Le quotidien plus que difficile, la guerre et une séparation (aux origines non dévoilées, Lydia faisant comme toujours preuve d’effacement et de tact) qui dure près de dix ans (1943-1952) semblent n’avoir rien abîmé du lien profond des deux femmes. Quand elles se retrouvent, en juin 1952, Lydia note : « Dix ans… Seul le regard est resté le même. Et la voix. » Que faut-il de plus ? Le regard et la voix sont le poète. Elles se taisent d’abord l’une en face de l’autre, longuement, mais d’un silence empli des mots cachés qui les avaient toujours unies et qu’elles vont devoir retrouver ensemble.
Grâce à elles, la langue russe n’a jamais été une émigrée. Son trésor restait bien gardé en Russie même, fût-ce sous les mains sanglantes de l’URSS. L’émigration par ailleurs, Anna s’en est toujours méfiée et n’a jamais voulu, même indirectement, y être associée. Elle s’insurgeait (c’est peu dire) contre l’expression « émigré de l’intérieur » dont on voulait la marquer. Pour elle, un insupportable mensonge, un déni de sa vie et de son œuvre. Un contresens.
Anna Akhmatova porte fièrement son monde : la Russie de la terre russe imprégnée de Terreur. Une Russie certes devenue terre des chacals. Mais qu’aurait-elle besoin d’une Russie sans terre qui n’a pas connu la Terreur ? À cet égard, il faut lire les pages des Entretiens (à la date du 25 février 1965) où elle raconte son voyage en Italie : « Ils s’attendaient tous à ce que je reste là-bas, à ce que je demande l’asile politique, et quand ils se sont rendu compte que cela ne m’avait même pas traversé l’esprit… » Elle préfère de beaucoup partager harengs et vodka dans sa chambre d’hôtel avec Alexandre Tvardovski, le directeur libéral de Novy mir, et l’officiel Alexeï Sourkov, secrétaire de l’Union des Écrivains.
En 1976, Sourkov qui, en dépit de son orthodoxie politique, aimait la poésie d’Akhmatova, préfacera un choix substantiel de poèmes (mais sans le Requiem qui circulait d’ailleurs de main en main) dans la prestigieuse collection « Bibliothèque du Poète » où l’amateur peut repérer quelques titres étonnants, il est vrai à tirage plus limité.

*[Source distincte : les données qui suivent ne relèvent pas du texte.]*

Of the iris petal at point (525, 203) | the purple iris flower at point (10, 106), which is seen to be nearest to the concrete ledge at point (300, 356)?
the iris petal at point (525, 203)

On y voit en quelque sorte l’URSS héritière et responsable, bon gré mal gré, de toute la culture russe qu’elle tente à sa façon orthodoxe et athée d’assumer. Une URSS vacillante et s’interrogeant secrètement sur elle-même.
Ainsi, à l’ère stalinienne des arrestations de masse dans les campagnes, les villes, les structures d’État et le Parti, rien n’échappant à la Terreur, pas même ses propres exécutants qu’elle renouvelait, succède après la mort du Moustachu (comme le désignent entre elles Anna et Lydia) le temps d’une vérité inachevée, ravalée, contrôlée, freinée : accélérations et coups de frein ne cessant de se contredire. Le jeu sanglant voulant garder ses règles et ses objectifs, cette fois sans avoir (trop) recours au sang : la quadrature même du cercle. On montrait et on dérobait. On dénonçait sans vraiment renoncer. L’URSS haletante se retrouvait percluse de contradictions politiques et culturelles, et cherchait une autre légitimité que celle, abandonnée, de la Terreur.
On cherchait tout bonnement une forme. Quel aspect définitif lui donner ? Mais ne cessait d’agir, selon le mot de Pasternak, « l’élément mystérieux et caché du contenu ». Cet élément est, entre autres, l’œuvre d’Anna Akhmatova, joyau de la terre russe retournée et gardée sous la tente du Requiem.